The craggy mountains and jagged peaks of Chechnya, deep in the Caucasus, are famous only for war.

Vedeno, a ramshackle village of 6,000, for example, was once the mountain fortress of the revered 19th-century Chechen warrior Imam Shamil.Until his capture in 1859 led them to surrender, local clansmen hid in ravines near here and ambushed Russian cavalry and cannons with daggers and stones.

Today, olive green jeeps and trucks and battered sedans filled with fighters clatter up the mountain, traveling 40 miles from the besieged city of Grozny and back again.

At the fighters' headquarters inside the village, young, bearded men in camouflage fatigues and parkas swagger outdoors in the cold.

They are still armed with daggers, but also with Kalashnikov rifles, grenade launchers and rocket flares.

Ten percent of the men in the Vedeno district have been mobilized to fight in Grozny and travel there in shifts.

The rest are getting ready for the drawn-out guerrilla war that even the most optimistic of Russian military men predict will erupt once Grozny, Chechnya's capital, falls.

The terrain around Vedeno - steep cliffs, deep ravines, dark forests and hidden valleys - is ideal for guerrilla warfare.

"We are always prepared to fight in the mountains," said Shirvani Basayev, 25, the Chechens' military commander of the Vedeno district.

"It is in our blood.
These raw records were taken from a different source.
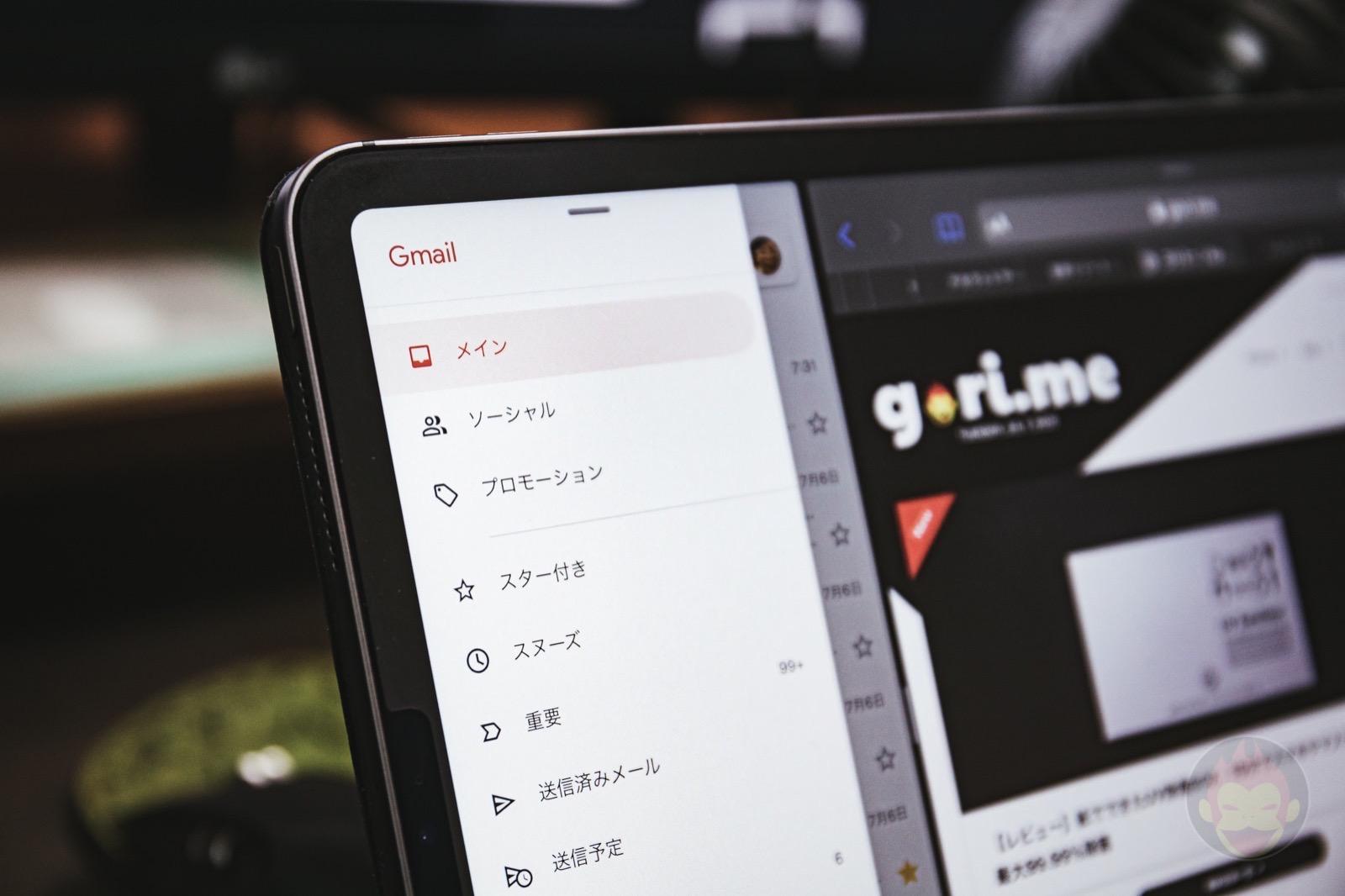iPad-Pro-Gmail-App-Split-View-Support-01.jpg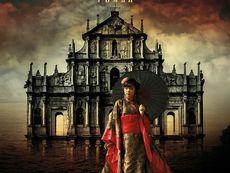 Вълнуваща история за война и любов, базирана на реални лица и събития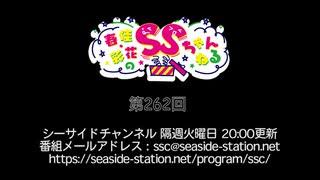 春佳・彩花のSSちゃんねる 第262回放送(2021.08.24)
Even our 5-year-olds know every mountain path and secret cave by heart," he said.

Chechnya, an oil-rich, mostly Muslim republic, fought off Russian occupation for centuries before finally being subdued in 1864.
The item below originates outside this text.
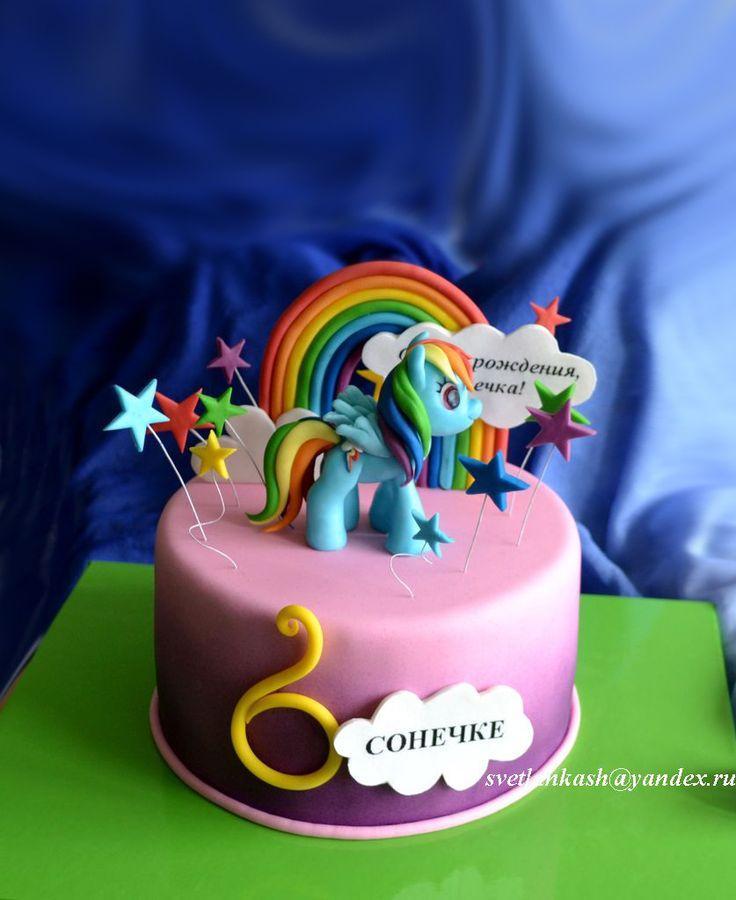 литл пони торт: 21 тыс изображений найдено в Яндекс.Картинках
It declared its independence in 1991, and after a long standoff, the Kremlin decided last month to send in 40,000 troops to restore Russian law and order.

What Russia's move unleashed instead was an armed resistance that was never really dormant.
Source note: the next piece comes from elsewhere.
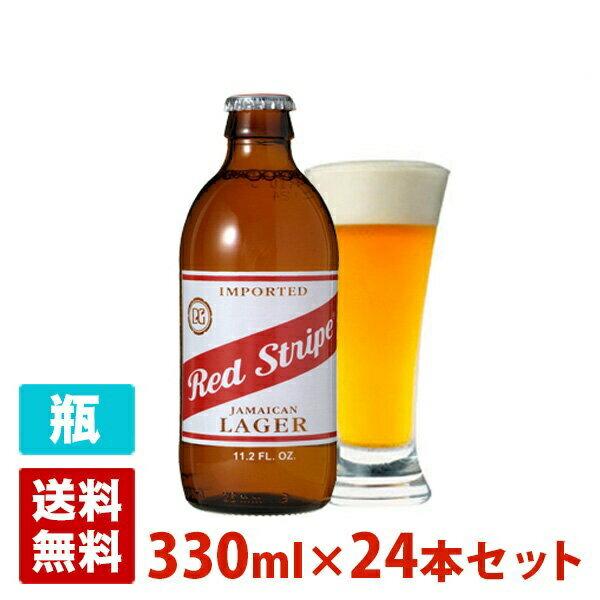 レッドストライプ 4.7度 330ml 24本セット(1ケース) 瓶 ジャマイカ ビール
Basayev, who fought as a volunteer on the side of the Muslim region of Abkhazia in its war for independence against Georgia in 1992, had a 1971 Soviet military training manual lying on his desk.

A bit sheepishly, he explained, "Sometimes it helps to read such books and refresh your memory on how to fight."

Most training of Chechen rebels has taken place on the job, in Grozny. Among the hundreds of fighters deployed to defend the capital are engineers, farmers and car thieves who dropped everything to pick up Kalashnikovs when the Russian troops arrived on Dec. 11.

Not all of the fighters are novices. The Chechen president, Dzhokar M. Dudayev, who declared the republic's independence in 1991, was once a Soviet air force general. Many Chechens served in the Soviet armed forces and are decorated veterans of the war in Afghanistan.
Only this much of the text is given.